Fidelity of uracil-initiated base excision DNA repair in Escherichia coli cell extracts

The error frequency and mutational specificity associated with Escherichia coli uracil-initiated base excision repair were measured using an M13mp2 lacZalpha DNA-based reversion assay. Repair was detected in cell-free extracts utilizing a form I DNA substrate containing a site-specific uracil residue. The rate and extent of complete uracil-DNA repair were measured using uracil-DNA glycosylase (Ung)- or double-strand uracil-DNA glycosylase (Dug)-proficient and -deficient isogenic E. coli cells. In reactions utilizing E. coli NR8051 (ung(+) dug(+)), approximately 80% of the uracil-DNA was repaired, whereas about 20% repair was observed using NR8052 (ung(-) dug(+)) cells. The Ung-deficient reaction was insensitive to inhibition by the PBS2 uracil-DNA glycosylase inhibitor protein, implying the involvement of Dug activity. Under both conditions, repaired form I DNA accumulated in conjunction with limited DNA synthesis associated with a repair patch size of 1-20 nucleotides. Reactions conducted with E. coli BH156 (ung(-) dug(+)), BH157 (ung(+) dug(-)), and BH158 (ung(-) dug(-)) cells provided direct evidence for the involvement of Dug in uracil-DNA repair. The rate of repair was 5-fold greater in the Ung-proficient than in the Ung-deficient reactions, while repair was not detected in reactions deficient in both Ung and Dug. The base substitution reversion frequency associated with uracil-DNA repair was determined to be approximately 5.5 x 10(-)(4) with transversion mutations dominating the mutational spectrum. In the presence of Dug, inactivation of Ung resulted in up to a 7.3-fold increase in mutation frequency without a dramatic change in mutational specificity.     

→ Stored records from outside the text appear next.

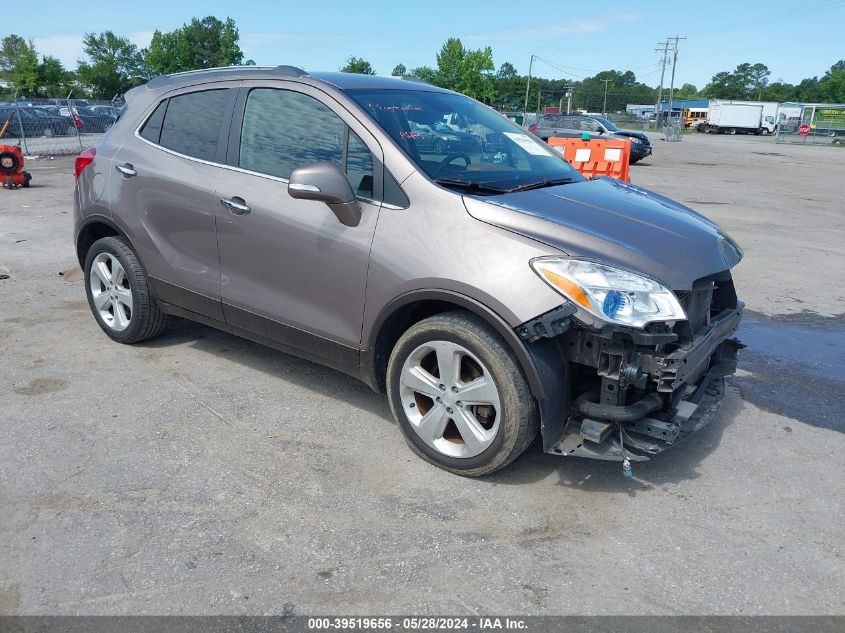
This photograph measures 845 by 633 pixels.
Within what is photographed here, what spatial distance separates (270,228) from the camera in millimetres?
3969

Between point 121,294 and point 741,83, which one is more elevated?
point 741,83

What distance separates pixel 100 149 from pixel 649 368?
408 centimetres

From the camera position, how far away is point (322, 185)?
3496mm

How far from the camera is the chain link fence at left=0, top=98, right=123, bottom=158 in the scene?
72.8ft

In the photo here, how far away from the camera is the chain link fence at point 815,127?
49688 millimetres

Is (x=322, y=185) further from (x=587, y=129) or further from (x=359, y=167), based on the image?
(x=587, y=129)

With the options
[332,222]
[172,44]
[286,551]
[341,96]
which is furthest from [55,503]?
[172,44]

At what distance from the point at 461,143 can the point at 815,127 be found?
217 feet

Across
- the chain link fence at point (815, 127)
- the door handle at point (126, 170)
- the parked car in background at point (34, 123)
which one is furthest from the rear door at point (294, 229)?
the chain link fence at point (815, 127)

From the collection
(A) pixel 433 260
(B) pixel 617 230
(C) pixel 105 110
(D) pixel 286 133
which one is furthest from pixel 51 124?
(B) pixel 617 230

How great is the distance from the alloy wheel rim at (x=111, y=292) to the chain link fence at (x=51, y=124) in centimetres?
1779

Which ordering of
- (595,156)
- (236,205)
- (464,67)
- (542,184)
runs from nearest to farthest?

Overproduction of single-stranded DNA-binding protein increases UV-induced mutagenesis in Escherichia coli

UV-induced mutagenesis was investigated in the uvrB strain and its isogenic counterpart overproducing the single-stranded DNA-binding protein (SSB). It was demonstrated that overproduction of SSB significantly increases the frequency of mutation. Our results indicate that such an increase might be due to certain abnormalities in induction of the SOS response (untimely and prolonged activation of the RecA protein).